_INPUT DATA_
☆ ☆ ☆ ☆
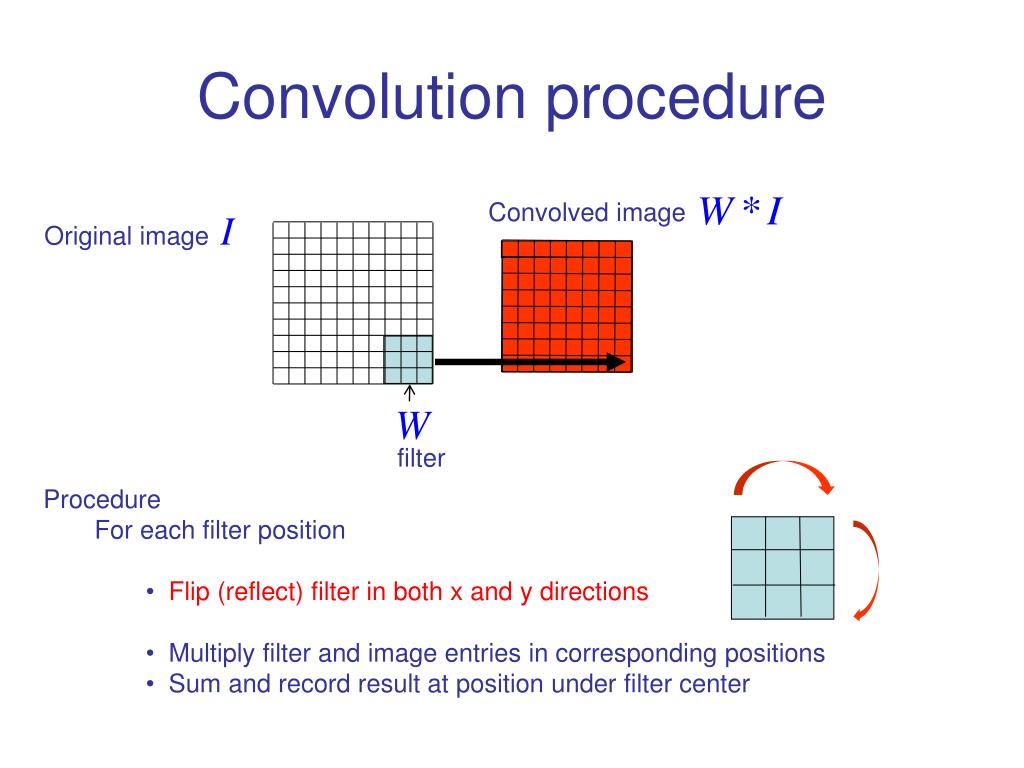 Convolution procedure

Original image $I$

Convolved image $W * I$

$W$
filter

Procedure
For each filter position

• Flip (reflect) filter in both x and y directions

• Multiply filter and image entries in corresponding positions
• Sum and record result at position under filter center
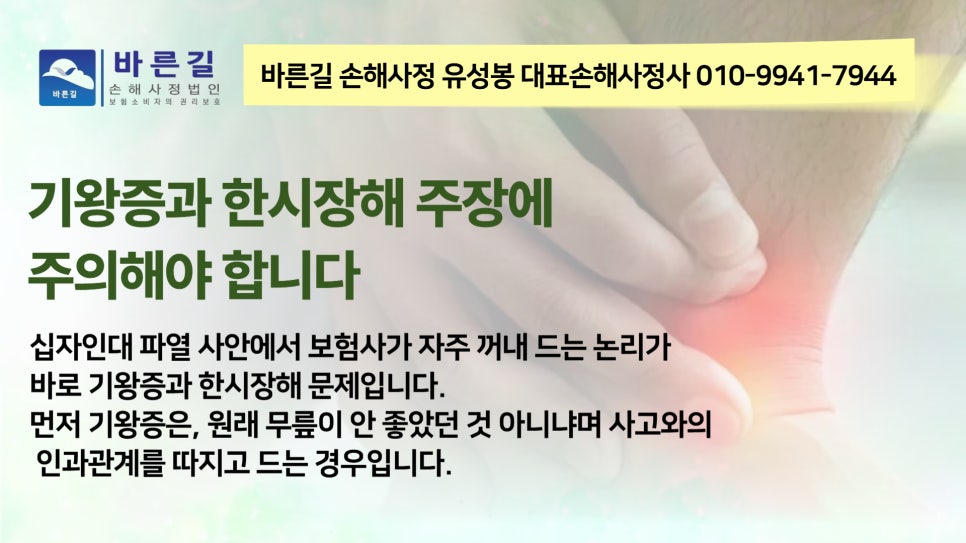 바른길
바른길
손해사정법인
보험소비자의 권리보호

바른길 손해사정 유성봉 대표손해사정사 010-9941-7944

기왕증과 한시장해 주장에 주의해야 합니다

십자인대 파열 사안에서 보험사가 자주 꺼내 드는 논리가 바로 기왕증과 한시장해 문제입니다.
먼저 기왕증은, 원래 무릎이 안 좋았던 것 아니냐며 사고와의 인과관계를 따지고 드는 경우입니다.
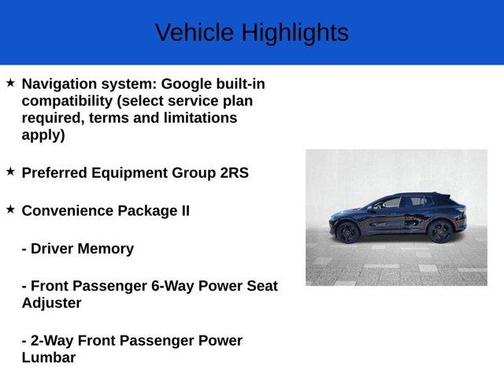 Vehicle Highlights

★ Navigation system: Google built-in compatibility (select service plan required, terms and limitations apply)

★ Preferred Equipment Group 2RS

★ Convenience Package II

- Driver Memory

- Front Passenger 6-Way Power Seat Adjuster

- 2-Way Front Passenger Power Lumbar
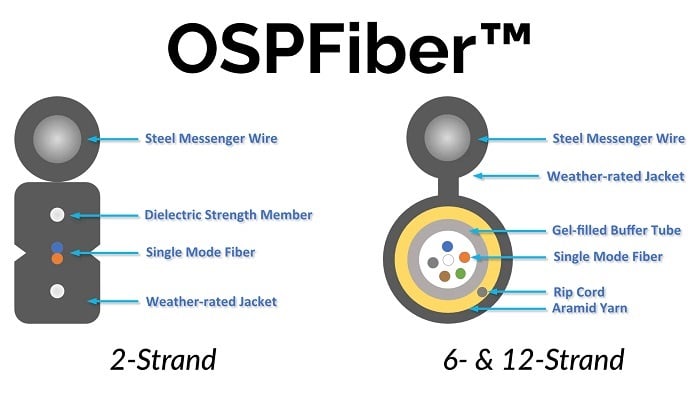 OSPFiber™

Steel Messenger Wire
Dielectric Strength Member
Single Mode Fiber
Weather-rated Jacket

2-Strand

Steel Messenger Wire
Weather-rated Jacket
Gel-filled Buffer Tube
Single Mode Fiber
Rip Cord
Aramid Yarn

6- & 12-Strand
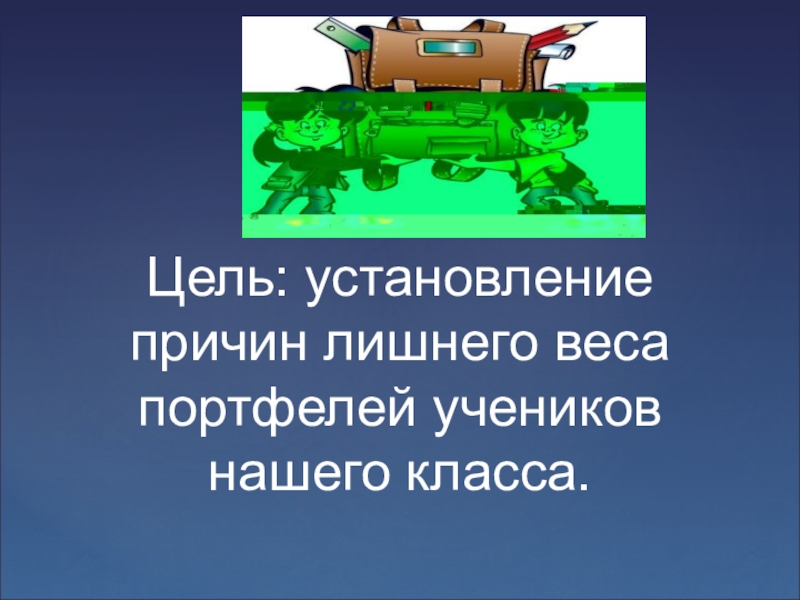 Цель: установление причин лишнего веса портфелей учеников нашего класса.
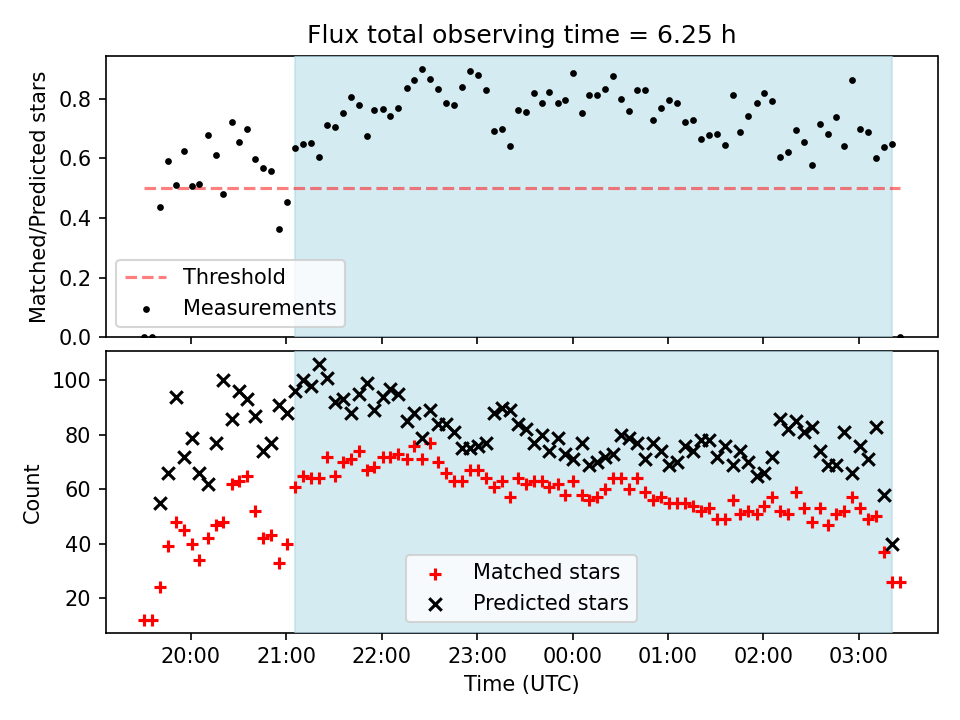 Flux total observing time = 6.25 h

Matched/Predicted stars

0.8
0.6
0.4
0.2
0.0

Threshold
Measurements

Count

100
80
60
40
20

Matched stars
Predicted stars

20:00 21:00 22:00 23:00 00:00 01:00 02:00 03:00

Time (UTC)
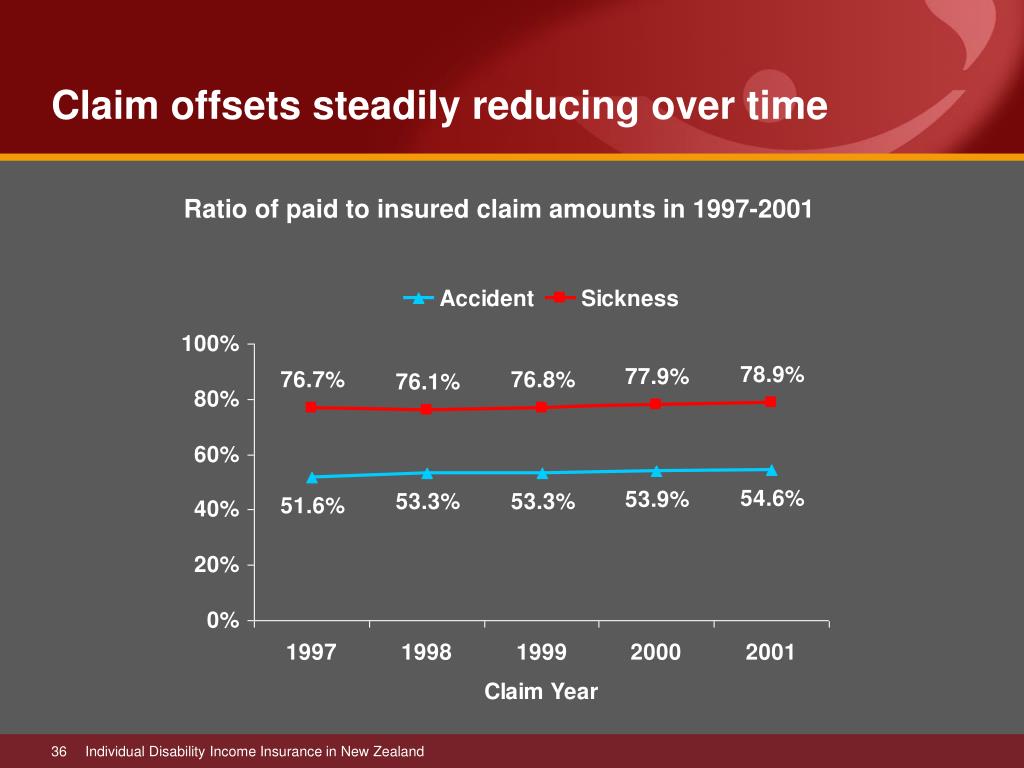 Claim offsets steadily reducing over time

Ratio of paid to insured claim amounts in 1997-2001

Accident Sickness

100%
80%
60%
40%
20%
0%

76.7% 76.1% 76.8% 77.9% 78.9%

51.6% 53.3% 53.3% 53.9% 54.6%

1997 1998 1999 2000 2001

Claim Year

36 Individual Disability Income Insurance in New Zealand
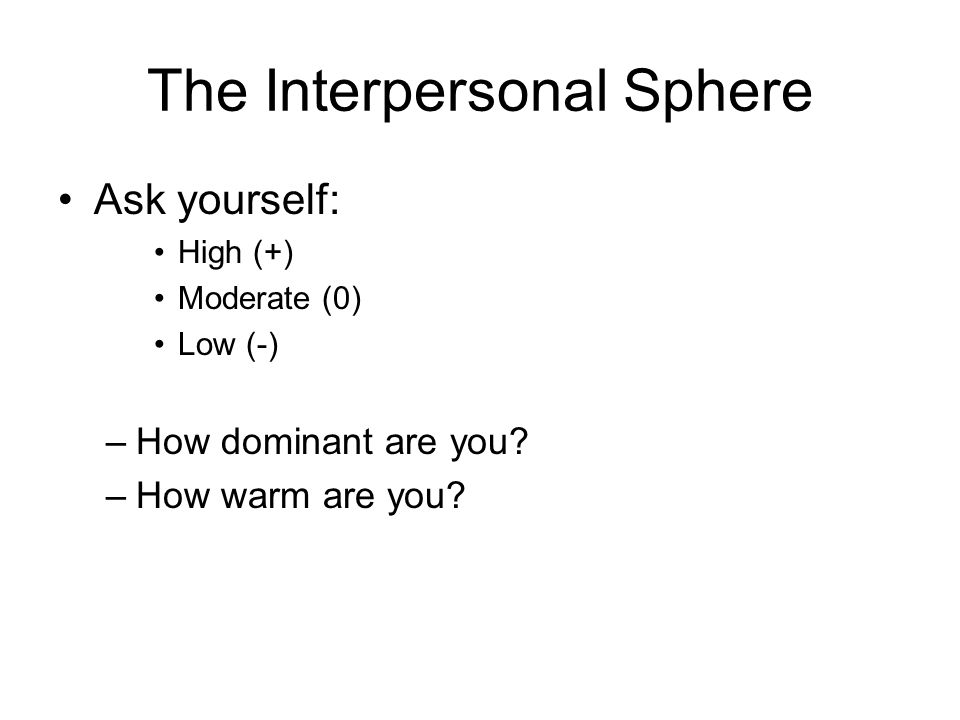 The Interpersonal Sphere

• Ask yourself:

• High (+)
• Moderate (0)
• Low (-)

– How dominant are you?
– How warm are you?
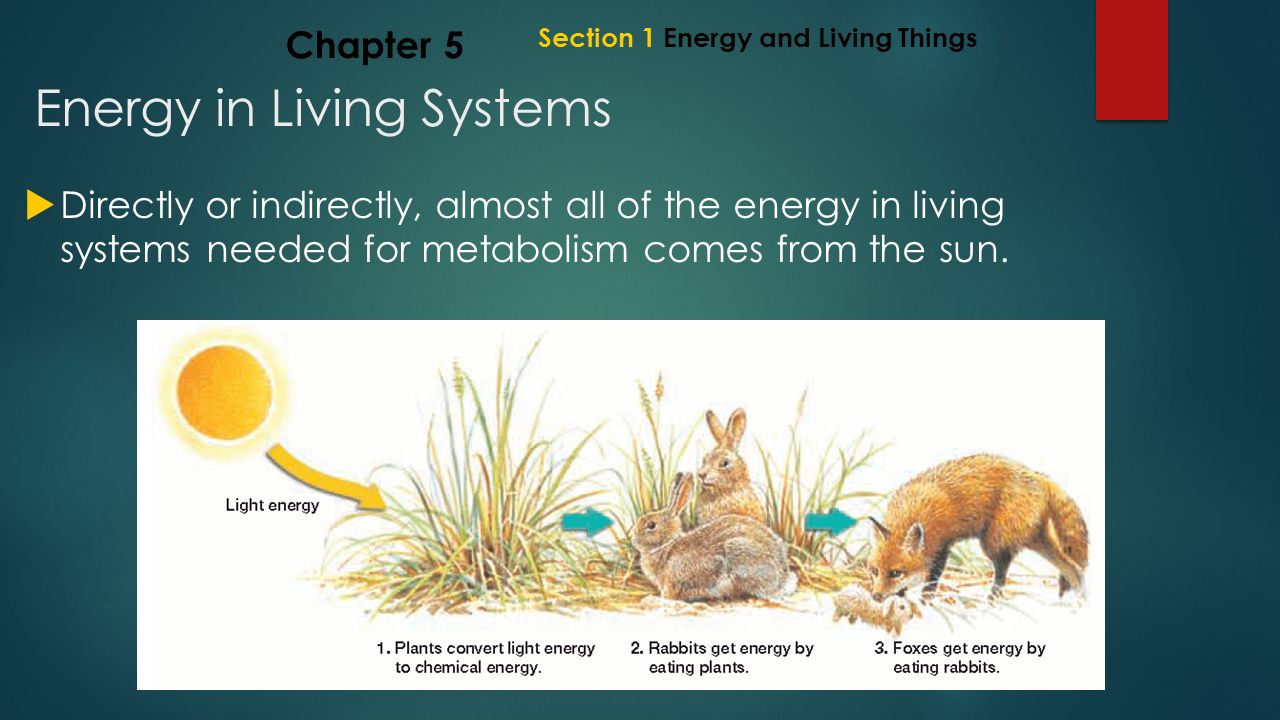 Chapter 5

Section 1 Energy and Living Things

Energy in Living Systems

Directly or indirectly, almost all of the energy in living systems needed for metabolism comes from the sun.

Light energy

1. Plants convert light energy to chemical energy.

2. Rabbits get energy by eating plants.

3. Foxes get energy by eating rabbits.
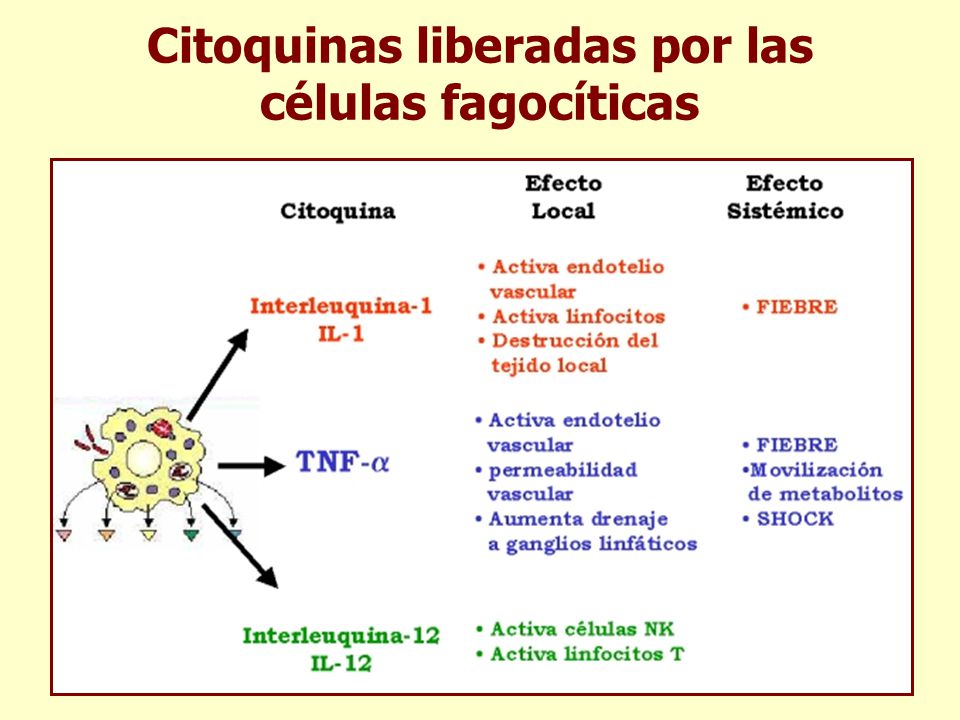 Citoquinas liberadas por las células fagocíticas

| Citoquina | Efecto Local | Efecto Sistémico |
|---|---|---|
| Interleuquina-1 IL-1 | • Activa endotelio vascular • Activa linfocitos • Destrucción del tejido local | • FIEBRE |
| TNF-$\alpha$ | • Activa endotelio vascular • permeabilidad vascular • Aumenta drenaje a ganglios linfáticos | • FIEBRE •Movilización de metabolitos • SHOCK |
| Interleuquina-12 IL-12 | • Activa células NK • Activa linfocitos T | |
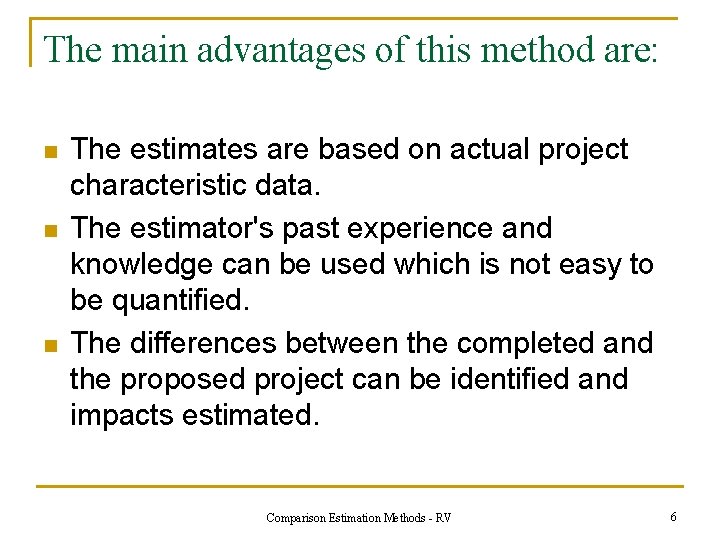 The main advantages of this method are:

- The estimates are based on actual project characteristic data.
- The estimator's past experience and knowledge can be used which is not easy to be quantified.
- The differences between the completed and the proposed project can be identified and impacts estimated.

Comparison Estimation Methods - RV

6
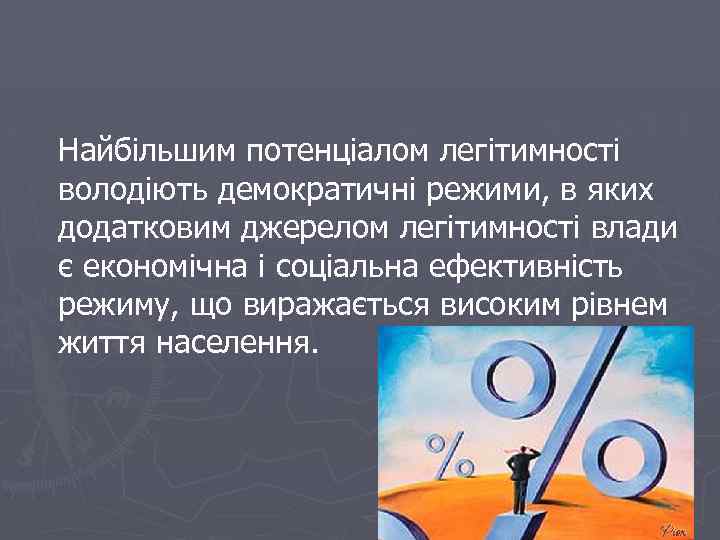 Найбільшим потенціалом легітимності володіють демократичні режими, в яких додатковим джерелом легітимності влади є економічна і соціальна ефективність режиму, що виражається високим рівнем життя населення.

%

%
☆ ☆ ☆ ☆
_REQUIRED WORK_
The data above, line by line: transcribe it exactly and drop the pictures.

_ANSWER FOR THIS EXERCISE_
 Convolution procedure

Original image $I$

Convolved image $W * I$

$W$
filter

Procedure
For each filter position

• Flip (reflect) filter in both x and y directions

• Multiply filter and image entries in corresponding positions
• Sum and record result at position under filter center
 바른길
바른길
손해사정법인
보험소비자의 권리보호

바른길 손해사정 유성봉 대표손해사정사 010-9941-7944

기왕증과 한시장해 주장에 주의해야 합니다

십자인대 파열 사안에서 보험사가 자주 꺼내 드는 논리가 바로 기왕증과 한시장해 문제입니다.
먼저 기왕증은, 원래 무릎이 안 좋았던 것 아니냐며 사고와의 인과관계를 따지고 드는 경우입니다.
 Vehicle Highlights

★ Navigation system: Google built-in compatibility (select service plan required, terms and limitations apply)

★ Preferred Equipment Group 2RS

★ Convenience Package II

- Driver Memory

- Front Passenger 6-Way Power Seat Adjuster

- 2-Way Front Passenger Power Lumbar
 OSPFiber™

Steel Messenger Wire
Dielectric Strength Member
Single Mode Fiber
Weather-rated Jacket

2-Strand

Steel Messenger Wire
Weather-rated Jacket
Gel-filled Buffer Tube
Single Mode Fiber
Rip Cord
Aramid Yarn

6- & 12-Strand
 Цель: установление причин лишнего веса портфелей учеников нашего класса.
 Flux total observing time = 6.25 h

Matched/Predicted stars

0.8
0.6
0.4
0.2
0.0

Threshold
Measurements

Count

100
80
60
40
20

Matched stars
Predicted stars

20:00 21:00 22:00 23:00 00:00 01:00 02:00 03:00

Time (UTC)
 Claim offsets steadily reducing over time

Ratio of paid to insured claim amounts in 1997-2001

Accident Sickness

100%
80%
60%
40%
20%
0%

76.7% 76.1% 76.8% 77.9% 78.9%

51.6% 53.3% 53.3% 53.9% 54.6%

1997 1998 1999 2000 2001

Claim Year

36 Individual Disability Income Insurance in New Zealand
 The Interpersonal Sphere

• Ask yourself:

• High (+)
• Moderate (0)
• Low (-)

– How dominant are you?
– How warm are you?
 Chapter 5

Section 1 Energy and Living Things

Energy in Living Systems

Directly or indirectly, almost all of the energy in living systems needed for metabolism comes from the sun.

Light energy

1. Plants convert light energy to chemical energy.

2. Rabbits get energy by eating plants.

3. Foxes get energy by eating rabbits.
 Citoquinas liberadas por las células fagocíticas

| Citoquina | Efecto Local | Efecto Sistémico |
|---|---|---|
| Interleuquina-1 IL-1 | • Activa endotelio vascular • Activa linfocitos • Destrucción del tejido local | • FIEBRE |
| TNF-$\alpha$ | • Activa endotelio vascular • permeabilidad vascular • Aumenta drenaje a ganglios linfáticos | • FIEBRE •Movilización de metabolitos • SHOCK |
| Interleuquina-12 IL-12 | • Activa células NK • Activa linfocitos T | |
 The main advantages of this method are:

- The estimates are based on actual project characteristic data.
- The estimator's past experience and knowledge can be used which is not easy to be quantified.
- The differences between the completed and the proposed project can be identified and impacts estimated.

Comparison Estimation Methods - RV

6
 Найбільшим потенціалом легітимності володіють демократичні режими, в яких додатковим джерелом легітимності влади є економічна і соціальна ефективність режиму, що виражається високим рівнем життя населення.

%

%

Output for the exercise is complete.